EXTRACTED TEXT>
%%

Although most have been overly supportive and excited about this marriage that is now 2 days away, there have been the stray few who have asked the question "why get married?" along with the "don't do it" cards in our words of wisdom box.
Maybe marriage isn't for everyone, or, maybe those in relationships who couldn't see themselves getting married just don't feel the way we do. I recently told a friend who was upset about having to miss our wedding shower due to a romantic getaway weekend with his girlfriend, that if he feels for her even a fraction of what I feel for Eric, that he needs to go, and that I understood. Having been in 4 long-term relationships before Eric, I understand the difference bewteen that cliche line "love but not in love", and the difference is huge. We often talk about how we thought we were in love before each other, and that once we met, it was like there was no such thing as love before us.

%%

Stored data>

%%

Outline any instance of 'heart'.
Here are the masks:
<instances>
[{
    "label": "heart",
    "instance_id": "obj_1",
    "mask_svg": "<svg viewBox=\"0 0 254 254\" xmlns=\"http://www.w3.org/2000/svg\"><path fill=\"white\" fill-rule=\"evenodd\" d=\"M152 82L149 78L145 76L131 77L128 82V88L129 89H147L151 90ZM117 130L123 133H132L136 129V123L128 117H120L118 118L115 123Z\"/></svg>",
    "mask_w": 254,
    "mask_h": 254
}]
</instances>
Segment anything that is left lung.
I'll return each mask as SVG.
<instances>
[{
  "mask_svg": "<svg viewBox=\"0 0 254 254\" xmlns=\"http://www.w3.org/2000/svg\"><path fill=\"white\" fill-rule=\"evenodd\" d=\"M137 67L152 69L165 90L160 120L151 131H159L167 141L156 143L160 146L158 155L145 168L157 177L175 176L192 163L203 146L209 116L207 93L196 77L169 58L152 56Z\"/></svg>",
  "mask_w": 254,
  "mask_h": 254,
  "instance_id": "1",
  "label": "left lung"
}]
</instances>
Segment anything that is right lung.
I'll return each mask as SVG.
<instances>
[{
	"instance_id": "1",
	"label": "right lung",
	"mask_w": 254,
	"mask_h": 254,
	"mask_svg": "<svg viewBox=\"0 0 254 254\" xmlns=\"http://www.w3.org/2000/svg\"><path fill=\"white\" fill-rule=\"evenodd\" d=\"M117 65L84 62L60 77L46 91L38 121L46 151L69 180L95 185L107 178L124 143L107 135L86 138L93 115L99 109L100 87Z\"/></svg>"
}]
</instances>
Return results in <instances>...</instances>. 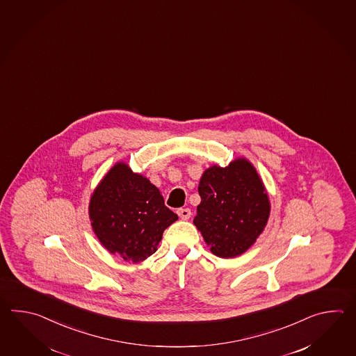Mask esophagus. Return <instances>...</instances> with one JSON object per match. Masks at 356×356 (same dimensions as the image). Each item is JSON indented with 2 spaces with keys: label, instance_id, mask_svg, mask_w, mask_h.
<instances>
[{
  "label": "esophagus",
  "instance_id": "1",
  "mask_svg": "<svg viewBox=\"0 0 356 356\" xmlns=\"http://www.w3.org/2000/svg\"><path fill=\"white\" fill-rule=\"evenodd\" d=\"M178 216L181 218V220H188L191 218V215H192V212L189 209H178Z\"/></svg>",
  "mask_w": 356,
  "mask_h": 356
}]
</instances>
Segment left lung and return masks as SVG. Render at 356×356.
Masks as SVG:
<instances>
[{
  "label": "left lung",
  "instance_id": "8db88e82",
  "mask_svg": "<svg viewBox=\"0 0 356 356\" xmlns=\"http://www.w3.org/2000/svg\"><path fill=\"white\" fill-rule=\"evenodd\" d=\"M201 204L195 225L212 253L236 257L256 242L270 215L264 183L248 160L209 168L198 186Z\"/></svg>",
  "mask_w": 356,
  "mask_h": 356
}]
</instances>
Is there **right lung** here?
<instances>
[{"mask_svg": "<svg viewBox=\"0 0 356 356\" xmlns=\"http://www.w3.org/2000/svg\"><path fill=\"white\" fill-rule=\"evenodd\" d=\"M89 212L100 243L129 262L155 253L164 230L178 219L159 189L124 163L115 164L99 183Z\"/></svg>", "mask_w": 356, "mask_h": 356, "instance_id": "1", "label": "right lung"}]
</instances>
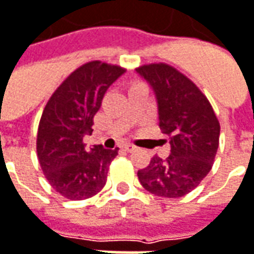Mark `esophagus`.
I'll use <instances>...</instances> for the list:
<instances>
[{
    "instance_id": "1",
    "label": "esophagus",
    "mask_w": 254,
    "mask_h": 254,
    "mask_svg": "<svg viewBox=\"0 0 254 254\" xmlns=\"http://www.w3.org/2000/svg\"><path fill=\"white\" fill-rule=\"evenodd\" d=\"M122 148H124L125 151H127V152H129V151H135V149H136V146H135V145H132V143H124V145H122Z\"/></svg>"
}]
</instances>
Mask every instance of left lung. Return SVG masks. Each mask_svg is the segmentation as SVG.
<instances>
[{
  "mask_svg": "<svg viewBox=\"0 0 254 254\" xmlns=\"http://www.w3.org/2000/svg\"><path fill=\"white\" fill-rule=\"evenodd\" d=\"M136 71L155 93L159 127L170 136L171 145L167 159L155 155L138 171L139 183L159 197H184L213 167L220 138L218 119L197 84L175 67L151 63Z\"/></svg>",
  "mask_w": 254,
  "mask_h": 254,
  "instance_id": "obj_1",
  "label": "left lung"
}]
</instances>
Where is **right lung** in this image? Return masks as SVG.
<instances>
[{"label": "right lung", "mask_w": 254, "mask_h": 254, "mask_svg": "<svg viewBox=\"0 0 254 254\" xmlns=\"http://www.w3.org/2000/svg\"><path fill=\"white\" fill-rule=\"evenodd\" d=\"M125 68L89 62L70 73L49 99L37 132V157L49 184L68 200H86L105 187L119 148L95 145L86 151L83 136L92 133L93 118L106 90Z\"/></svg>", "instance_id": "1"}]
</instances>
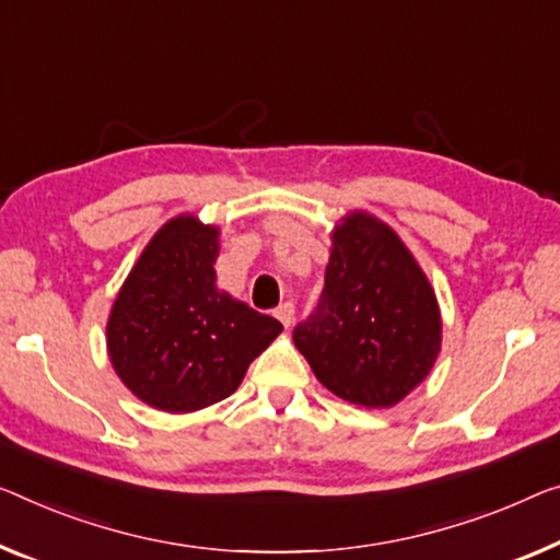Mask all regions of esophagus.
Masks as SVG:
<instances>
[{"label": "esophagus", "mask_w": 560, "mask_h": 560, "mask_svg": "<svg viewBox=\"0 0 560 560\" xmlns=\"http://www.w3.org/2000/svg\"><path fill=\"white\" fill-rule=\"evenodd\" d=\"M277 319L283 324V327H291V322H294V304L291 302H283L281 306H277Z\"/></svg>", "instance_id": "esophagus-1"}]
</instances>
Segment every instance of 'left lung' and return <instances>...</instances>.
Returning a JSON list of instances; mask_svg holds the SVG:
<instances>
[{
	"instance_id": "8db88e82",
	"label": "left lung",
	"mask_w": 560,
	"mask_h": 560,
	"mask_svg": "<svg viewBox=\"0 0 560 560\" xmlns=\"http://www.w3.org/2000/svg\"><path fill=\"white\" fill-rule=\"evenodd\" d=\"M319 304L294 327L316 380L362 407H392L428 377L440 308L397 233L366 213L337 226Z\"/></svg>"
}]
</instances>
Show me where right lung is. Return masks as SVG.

%%

WHAT IS REQUIRED>
Repeat the wedding post word for word, from "Although most have" up to and including "of wisdom box.".

TASK RESPONSE>
Although most have been overly supportive and excited about this marriage that is now 2 days away, there have been the stray few who have asked the question "why get married?" along with the "don't do it" cards in our words of wisdom box.